EL TIEMPO
PROPUESTA
El siguiente artículo se propone una revisión somera (es decir, incompleta) acerca de cuatro concepciones específicas del tiempo: el eterno retorno (o tiempo circular), el tiempo real y el tiempo histórico. Todas estas ideas responden a una inquietud filosófica y tienen, a su vez, carácter y tono filosóficos en su desarrollo y alcance.
EL ETERNO RETORNO, DOS VERSIONES
La teoría del eterno retorno sostiene que la totalidad de los acontecimientos cósmicos transcurren en grandes períodos cíclicos. Es decir, aquello que es ha sido infinitas veces en la infinitud del tiempo y volverá a ser infinitamente y de modo igual en lo venidero. Esta idea se remonta a los sumerios y babilonios.
Dicha concepción del tiempo se expresó en el inicio del pensamiento occidental a través de los griegos, quienes la tradujeron a su vez de las viejas civilizaciones orientales.
Empédocles, por ejemplo, postula la idea del retorno como un surgir y desaparecer en ciclos. En el originarse de las cosas, el Uno surge de muchos y los muchos tornan, cíclicamente, en el Uno. La materia se transforma y cambia, pero dentro de un círculo inmóvil, y así como cambia volverá a ser lo que fue. Según Empédocles, las cosas están sujetas a una perpetua mutación circular y no conocen permanencia alguna. Se mudan unas a otras, aunque nunca reposarán en lo eterno. En sus palabras: “Quiero anunciar algo doble: Ya nace, a saber, un único ser de muchos, ya se separan de Uno muchos para ser… En tanto, durante el movimiento circular, los Elementos (las cosas) quedan siendo Dioses inconmovibles”.
Si bien en una primera impresión parezca lo contrario, Empédocles no afirma la existencia del devenir (el cambio) sino que mejor encierra a las cosas en una circularidad perpetua. Las cosas retornan cíclicamente a su estado originario para luego dispersarse y luego, otra vez, volver a su unidad primaria. Todo cambio es ilusorio. El tiempo es una apariencia, un regresar perpetuo de lo mismo. [1]
Aunque el más famoso precursor del eterno retorno fue Nietzsche, lector perspicaz de los griegos. Él va a retomar esta idea como un ataque contra la concepción religiosa de la historia humana y cósmica y a su vez contra el historicismo.

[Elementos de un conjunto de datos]
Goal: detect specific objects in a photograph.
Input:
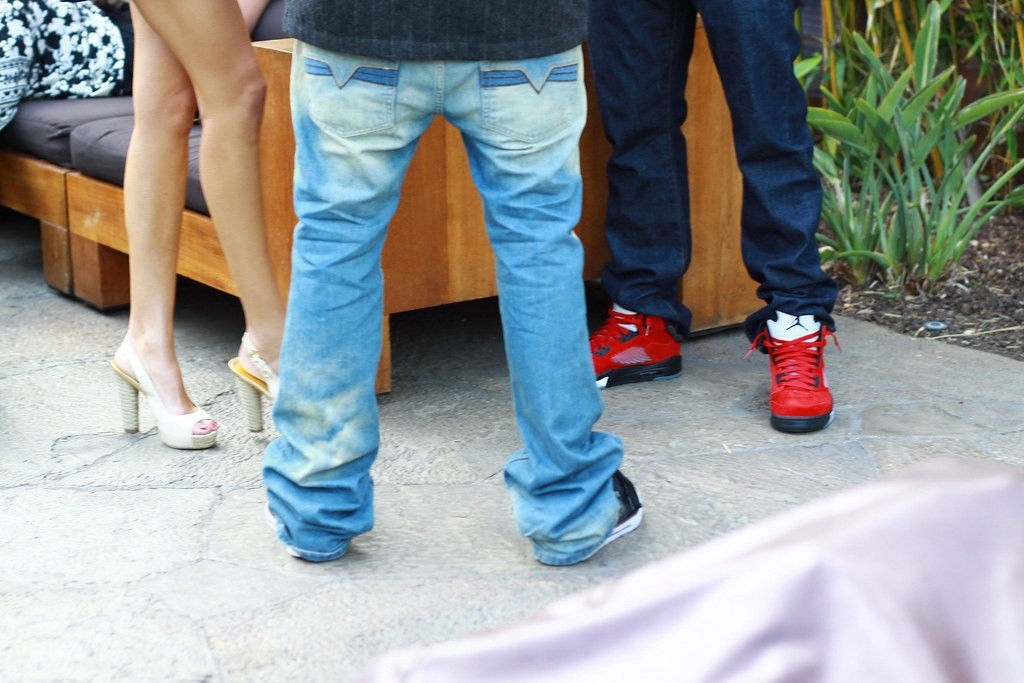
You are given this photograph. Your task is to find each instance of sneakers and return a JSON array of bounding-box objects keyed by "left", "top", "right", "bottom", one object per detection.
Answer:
[
  {"left": 742, "top": 311, "right": 842, "bottom": 432},
  {"left": 581, "top": 468, "right": 642, "bottom": 563},
  {"left": 589, "top": 302, "right": 682, "bottom": 390}
]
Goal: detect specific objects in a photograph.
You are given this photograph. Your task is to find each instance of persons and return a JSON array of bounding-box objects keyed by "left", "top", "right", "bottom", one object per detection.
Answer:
[
  {"left": 262, "top": 0, "right": 643, "bottom": 565},
  {"left": 113, "top": 0, "right": 282, "bottom": 450},
  {"left": 0, "top": 0, "right": 271, "bottom": 131},
  {"left": 582, "top": 0, "right": 841, "bottom": 432}
]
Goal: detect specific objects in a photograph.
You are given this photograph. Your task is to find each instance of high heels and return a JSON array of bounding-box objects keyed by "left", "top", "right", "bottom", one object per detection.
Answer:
[
  {"left": 228, "top": 332, "right": 280, "bottom": 433},
  {"left": 110, "top": 339, "right": 217, "bottom": 449}
]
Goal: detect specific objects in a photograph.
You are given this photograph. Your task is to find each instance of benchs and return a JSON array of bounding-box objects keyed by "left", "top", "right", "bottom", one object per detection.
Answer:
[{"left": 0, "top": 0, "right": 624, "bottom": 400}]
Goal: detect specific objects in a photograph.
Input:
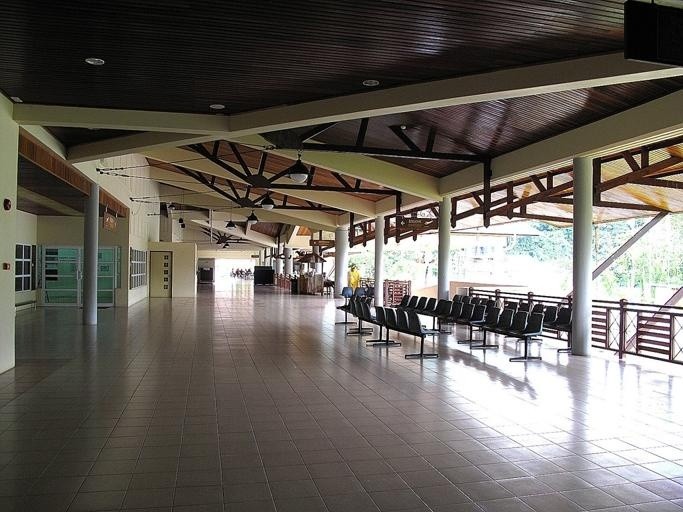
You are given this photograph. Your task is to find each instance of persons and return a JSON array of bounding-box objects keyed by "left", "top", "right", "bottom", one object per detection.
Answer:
[
  {"left": 347, "top": 263, "right": 361, "bottom": 295},
  {"left": 229, "top": 265, "right": 331, "bottom": 293}
]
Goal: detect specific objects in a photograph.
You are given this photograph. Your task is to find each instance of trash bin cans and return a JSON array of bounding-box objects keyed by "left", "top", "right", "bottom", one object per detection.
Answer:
[{"left": 291, "top": 279, "right": 296, "bottom": 294}]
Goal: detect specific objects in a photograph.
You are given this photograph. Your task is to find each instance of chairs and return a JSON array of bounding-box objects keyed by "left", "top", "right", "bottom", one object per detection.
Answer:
[
  {"left": 230, "top": 271, "right": 254, "bottom": 280},
  {"left": 336, "top": 287, "right": 572, "bottom": 359}
]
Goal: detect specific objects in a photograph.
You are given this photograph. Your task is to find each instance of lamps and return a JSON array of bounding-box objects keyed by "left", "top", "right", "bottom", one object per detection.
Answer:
[
  {"left": 248, "top": 210, "right": 258, "bottom": 225},
  {"left": 168, "top": 205, "right": 175, "bottom": 210},
  {"left": 226, "top": 201, "right": 236, "bottom": 230},
  {"left": 179, "top": 190, "right": 185, "bottom": 228},
  {"left": 289, "top": 150, "right": 309, "bottom": 183},
  {"left": 259, "top": 191, "right": 275, "bottom": 210}
]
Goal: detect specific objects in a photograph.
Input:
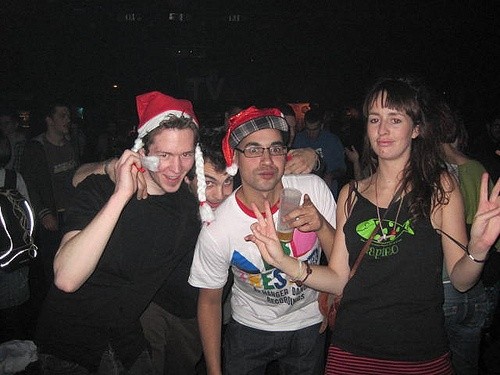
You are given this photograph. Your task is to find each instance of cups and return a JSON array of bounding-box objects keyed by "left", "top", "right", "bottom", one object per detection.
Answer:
[{"left": 276, "top": 188, "right": 302, "bottom": 243}]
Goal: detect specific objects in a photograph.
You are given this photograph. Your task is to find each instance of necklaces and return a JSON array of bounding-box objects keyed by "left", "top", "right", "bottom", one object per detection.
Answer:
[{"left": 376, "top": 171, "right": 405, "bottom": 243}]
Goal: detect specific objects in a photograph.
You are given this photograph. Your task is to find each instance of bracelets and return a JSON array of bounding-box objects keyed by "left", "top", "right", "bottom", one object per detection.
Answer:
[
  {"left": 288, "top": 260, "right": 312, "bottom": 286},
  {"left": 314, "top": 147, "right": 325, "bottom": 174},
  {"left": 466, "top": 244, "right": 491, "bottom": 263},
  {"left": 104, "top": 157, "right": 113, "bottom": 175}
]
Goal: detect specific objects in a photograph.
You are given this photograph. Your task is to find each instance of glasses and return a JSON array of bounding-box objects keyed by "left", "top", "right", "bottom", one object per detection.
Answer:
[{"left": 234, "top": 145, "right": 288, "bottom": 158}]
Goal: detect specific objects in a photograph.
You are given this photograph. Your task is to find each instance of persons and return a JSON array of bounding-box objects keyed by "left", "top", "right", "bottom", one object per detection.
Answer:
[
  {"left": 275, "top": 88, "right": 377, "bottom": 204},
  {"left": 244, "top": 77, "right": 500, "bottom": 375},
  {"left": 71, "top": 141, "right": 319, "bottom": 374},
  {"left": 185, "top": 105, "right": 337, "bottom": 375},
  {"left": 420, "top": 98, "right": 500, "bottom": 375},
  {"left": 35, "top": 91, "right": 234, "bottom": 375},
  {"left": 20, "top": 99, "right": 79, "bottom": 316},
  {"left": 0, "top": 93, "right": 135, "bottom": 172},
  {"left": 0, "top": 132, "right": 36, "bottom": 339}
]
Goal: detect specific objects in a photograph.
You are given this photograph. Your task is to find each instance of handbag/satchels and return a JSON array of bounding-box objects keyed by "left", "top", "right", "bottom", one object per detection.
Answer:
[{"left": 320, "top": 290, "right": 343, "bottom": 334}]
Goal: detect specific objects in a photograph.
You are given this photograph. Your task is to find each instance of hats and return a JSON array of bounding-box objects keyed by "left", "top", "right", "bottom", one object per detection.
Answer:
[
  {"left": 222, "top": 106, "right": 291, "bottom": 177},
  {"left": 135, "top": 91, "right": 200, "bottom": 139}
]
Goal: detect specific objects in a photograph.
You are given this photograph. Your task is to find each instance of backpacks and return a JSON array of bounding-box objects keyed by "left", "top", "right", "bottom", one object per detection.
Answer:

• **Tareas por realizar**
**A.** Copia del texto sobre el tiempo todo lo que va desde "EL ETERNO RETORNO, DOS" hasta "viejas civilizaciones orientales.".
**B.** ¿Qué pueblos antiguos nombra el texto sobre el tiempo?
**C.** Prosigue el texto sobre el tiempo a partir de su última oración.
Los datos no tienen ningún papel aquí.

• **Respuestas obtenidas**
**A.**
EL ETERNO RETORNO, DOS VERSIONES
La teoría del eterno retorno sostiene que la totalidad de los acontecimientos cósmicos transcurren en grandes períodos cíclicos. Es decir, aquello que es ha sido infinitas veces en la infinitud del tiempo y volverá a ser infinitamente y de modo igual en lo venidero. Esta idea se remonta a los sumerios y babilonios.
Dicha concepción del tiempo se expresó en el inicio del pensamiento occidental a través de los griegos, quienes la tradujeron a su vez de las viejas civilizaciones orientales.

**B.** Los sumerios, los babilonios y los griegos.

**C.**
Para Nietzsche el tiempo, así como lo real, es infinito en el proceso cíclico del cosmos. Ya transcurrió una infinitud temporal. A partir de determinado instante, hacia atrás no se puede alcanzar el principio ni, hacia delante, tampoco el fin. Estamos en presencia de una regresión al infinito (en el elegante latín: un regressus in infinitum).
Así, el pensador alemán se opone tanto a la idea progresista como metafísico-religiosa del tiempo. En ambas, tenemos una meta, un fin para la humanidad en el orden temporal. En la tierra (una sociedad sin clases) o en los cielos (el Paraíso).
Si miramos adelante o atrás, dijimos, encontramos lo infinito. Estamos condenados a un devenir sin meta final. Según Nietzsche, el mundo que pretende conocer la filosofía y las ciencias, así, todo ordenado, mensurado, es una mera ficción. El universo es tal cual se nos presenta a los sentidos. Desordenado, caótico, múltiple. “Sólo hay un mundo en devenir”, dice el filósofo. Los sentidos no engañan, engaña la razón.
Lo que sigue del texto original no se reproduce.